(Records from a data collection)
========
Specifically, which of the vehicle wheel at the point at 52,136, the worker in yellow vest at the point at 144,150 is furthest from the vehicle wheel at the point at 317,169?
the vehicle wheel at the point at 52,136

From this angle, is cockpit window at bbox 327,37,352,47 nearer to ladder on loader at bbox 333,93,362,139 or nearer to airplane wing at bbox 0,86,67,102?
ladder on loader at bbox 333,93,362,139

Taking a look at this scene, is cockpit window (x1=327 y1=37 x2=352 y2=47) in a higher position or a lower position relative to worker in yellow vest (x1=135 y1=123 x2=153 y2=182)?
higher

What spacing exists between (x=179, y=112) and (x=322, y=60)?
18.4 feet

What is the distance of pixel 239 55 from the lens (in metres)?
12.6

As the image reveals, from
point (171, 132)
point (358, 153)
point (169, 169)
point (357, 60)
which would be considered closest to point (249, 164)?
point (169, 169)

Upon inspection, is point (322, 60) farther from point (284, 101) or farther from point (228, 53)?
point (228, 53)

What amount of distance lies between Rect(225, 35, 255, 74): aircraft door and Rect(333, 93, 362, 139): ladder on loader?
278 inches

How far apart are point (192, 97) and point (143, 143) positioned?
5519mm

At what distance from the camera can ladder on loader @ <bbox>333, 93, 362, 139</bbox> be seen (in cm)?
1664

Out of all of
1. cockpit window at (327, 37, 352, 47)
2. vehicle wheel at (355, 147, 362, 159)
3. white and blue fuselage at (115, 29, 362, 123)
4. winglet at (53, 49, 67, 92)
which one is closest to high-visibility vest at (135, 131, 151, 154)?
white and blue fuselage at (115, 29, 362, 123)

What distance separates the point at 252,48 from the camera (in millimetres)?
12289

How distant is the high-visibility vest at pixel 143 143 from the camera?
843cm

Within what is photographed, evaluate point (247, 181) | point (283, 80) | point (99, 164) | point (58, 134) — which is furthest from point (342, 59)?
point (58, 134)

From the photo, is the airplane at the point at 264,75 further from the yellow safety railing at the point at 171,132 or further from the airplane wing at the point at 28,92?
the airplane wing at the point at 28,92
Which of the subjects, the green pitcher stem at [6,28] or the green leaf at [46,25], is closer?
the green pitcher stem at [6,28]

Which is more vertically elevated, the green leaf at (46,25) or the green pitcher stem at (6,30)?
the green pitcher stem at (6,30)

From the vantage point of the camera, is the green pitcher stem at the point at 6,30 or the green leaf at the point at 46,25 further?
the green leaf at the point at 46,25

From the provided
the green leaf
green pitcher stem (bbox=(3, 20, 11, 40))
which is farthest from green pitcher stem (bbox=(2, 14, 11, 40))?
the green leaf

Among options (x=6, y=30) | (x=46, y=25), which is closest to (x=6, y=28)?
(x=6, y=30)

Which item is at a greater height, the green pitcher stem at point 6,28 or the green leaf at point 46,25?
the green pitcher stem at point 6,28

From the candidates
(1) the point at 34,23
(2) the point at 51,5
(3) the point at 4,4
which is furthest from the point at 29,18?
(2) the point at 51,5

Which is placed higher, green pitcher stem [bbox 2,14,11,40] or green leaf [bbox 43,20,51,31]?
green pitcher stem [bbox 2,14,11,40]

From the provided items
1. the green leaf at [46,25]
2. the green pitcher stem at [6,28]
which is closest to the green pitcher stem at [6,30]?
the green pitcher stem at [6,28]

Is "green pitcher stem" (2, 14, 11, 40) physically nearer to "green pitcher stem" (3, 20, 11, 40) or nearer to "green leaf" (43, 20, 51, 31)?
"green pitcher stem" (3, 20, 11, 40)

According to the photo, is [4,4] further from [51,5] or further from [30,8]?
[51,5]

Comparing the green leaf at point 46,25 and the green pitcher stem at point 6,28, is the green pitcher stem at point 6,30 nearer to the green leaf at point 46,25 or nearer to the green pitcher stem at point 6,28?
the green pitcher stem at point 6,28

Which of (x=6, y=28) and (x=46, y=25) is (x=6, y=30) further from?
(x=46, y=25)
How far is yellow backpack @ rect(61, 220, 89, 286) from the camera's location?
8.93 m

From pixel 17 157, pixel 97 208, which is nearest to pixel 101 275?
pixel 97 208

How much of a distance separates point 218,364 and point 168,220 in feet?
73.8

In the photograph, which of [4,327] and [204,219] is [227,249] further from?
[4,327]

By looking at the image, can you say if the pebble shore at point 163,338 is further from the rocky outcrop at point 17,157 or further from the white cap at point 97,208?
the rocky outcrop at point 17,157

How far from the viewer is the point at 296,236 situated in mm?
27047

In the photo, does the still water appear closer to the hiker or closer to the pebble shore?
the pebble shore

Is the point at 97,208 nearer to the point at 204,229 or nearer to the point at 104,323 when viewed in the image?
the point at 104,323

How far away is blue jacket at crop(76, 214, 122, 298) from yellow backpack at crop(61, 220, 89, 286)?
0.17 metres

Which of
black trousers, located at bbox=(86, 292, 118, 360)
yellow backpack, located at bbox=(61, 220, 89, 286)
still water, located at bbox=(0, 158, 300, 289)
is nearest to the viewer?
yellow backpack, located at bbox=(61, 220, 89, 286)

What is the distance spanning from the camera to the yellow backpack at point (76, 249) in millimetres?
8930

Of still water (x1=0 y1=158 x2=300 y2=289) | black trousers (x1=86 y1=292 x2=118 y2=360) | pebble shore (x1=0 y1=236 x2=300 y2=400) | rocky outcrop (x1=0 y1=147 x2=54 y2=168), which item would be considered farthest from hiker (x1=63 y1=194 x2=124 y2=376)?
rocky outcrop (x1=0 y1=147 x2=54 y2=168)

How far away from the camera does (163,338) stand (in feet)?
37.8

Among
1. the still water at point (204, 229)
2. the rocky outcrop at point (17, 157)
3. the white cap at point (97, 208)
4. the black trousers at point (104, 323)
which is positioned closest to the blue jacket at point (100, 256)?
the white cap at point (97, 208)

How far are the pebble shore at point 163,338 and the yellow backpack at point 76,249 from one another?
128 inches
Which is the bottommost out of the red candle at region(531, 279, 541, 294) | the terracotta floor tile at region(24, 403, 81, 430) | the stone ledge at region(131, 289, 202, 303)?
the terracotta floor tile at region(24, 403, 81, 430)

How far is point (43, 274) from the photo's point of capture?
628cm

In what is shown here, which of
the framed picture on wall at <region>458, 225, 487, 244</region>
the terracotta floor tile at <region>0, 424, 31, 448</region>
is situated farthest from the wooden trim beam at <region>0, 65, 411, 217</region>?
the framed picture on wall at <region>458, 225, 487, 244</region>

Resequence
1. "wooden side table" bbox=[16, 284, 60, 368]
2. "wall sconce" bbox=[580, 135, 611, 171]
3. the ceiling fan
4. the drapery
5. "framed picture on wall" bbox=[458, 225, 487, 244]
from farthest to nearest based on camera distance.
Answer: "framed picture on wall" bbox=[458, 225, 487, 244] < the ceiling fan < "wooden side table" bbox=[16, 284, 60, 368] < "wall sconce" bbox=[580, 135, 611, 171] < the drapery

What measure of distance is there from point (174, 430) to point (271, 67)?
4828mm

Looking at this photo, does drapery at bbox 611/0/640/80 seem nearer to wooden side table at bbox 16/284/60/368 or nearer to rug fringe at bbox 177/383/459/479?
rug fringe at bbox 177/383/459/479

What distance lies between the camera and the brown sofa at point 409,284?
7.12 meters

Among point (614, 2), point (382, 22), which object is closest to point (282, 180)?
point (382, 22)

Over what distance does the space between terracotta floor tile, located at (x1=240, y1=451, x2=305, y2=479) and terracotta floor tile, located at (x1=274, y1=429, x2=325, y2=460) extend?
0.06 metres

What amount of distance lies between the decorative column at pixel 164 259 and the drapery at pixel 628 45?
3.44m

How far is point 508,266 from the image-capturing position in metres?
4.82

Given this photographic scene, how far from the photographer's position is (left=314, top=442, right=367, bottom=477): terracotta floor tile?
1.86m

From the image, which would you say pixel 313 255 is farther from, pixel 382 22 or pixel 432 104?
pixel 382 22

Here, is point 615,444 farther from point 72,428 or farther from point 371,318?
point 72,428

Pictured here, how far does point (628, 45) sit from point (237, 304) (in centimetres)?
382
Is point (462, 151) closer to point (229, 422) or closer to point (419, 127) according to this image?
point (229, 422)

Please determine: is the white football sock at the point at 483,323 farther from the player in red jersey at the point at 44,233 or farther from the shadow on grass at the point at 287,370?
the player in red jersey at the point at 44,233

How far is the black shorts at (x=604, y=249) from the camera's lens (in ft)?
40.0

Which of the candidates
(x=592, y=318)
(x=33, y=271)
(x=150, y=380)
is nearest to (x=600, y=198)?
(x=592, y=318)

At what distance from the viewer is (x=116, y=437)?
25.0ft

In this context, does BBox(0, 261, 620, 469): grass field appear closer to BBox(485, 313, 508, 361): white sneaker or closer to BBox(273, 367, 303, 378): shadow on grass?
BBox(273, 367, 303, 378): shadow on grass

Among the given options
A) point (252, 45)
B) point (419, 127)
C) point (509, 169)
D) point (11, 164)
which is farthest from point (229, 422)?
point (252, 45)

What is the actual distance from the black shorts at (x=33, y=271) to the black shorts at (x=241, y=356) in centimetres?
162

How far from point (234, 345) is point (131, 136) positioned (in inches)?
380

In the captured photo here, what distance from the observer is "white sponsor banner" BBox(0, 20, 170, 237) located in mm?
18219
========
• JOB:
Reproduce the lines from the one containing "In the captured" through the end of the entries, inclusive, leaving every line unchanged except for the distances given as answers. Multiply each of those distances by 1.85 and round to the nearest whole number, rounding halves up.

• SOLUTION:
In the captured photo here, what distance from the observer is "white sponsor banner" BBox(0, 20, 170, 237) located in mm?
33705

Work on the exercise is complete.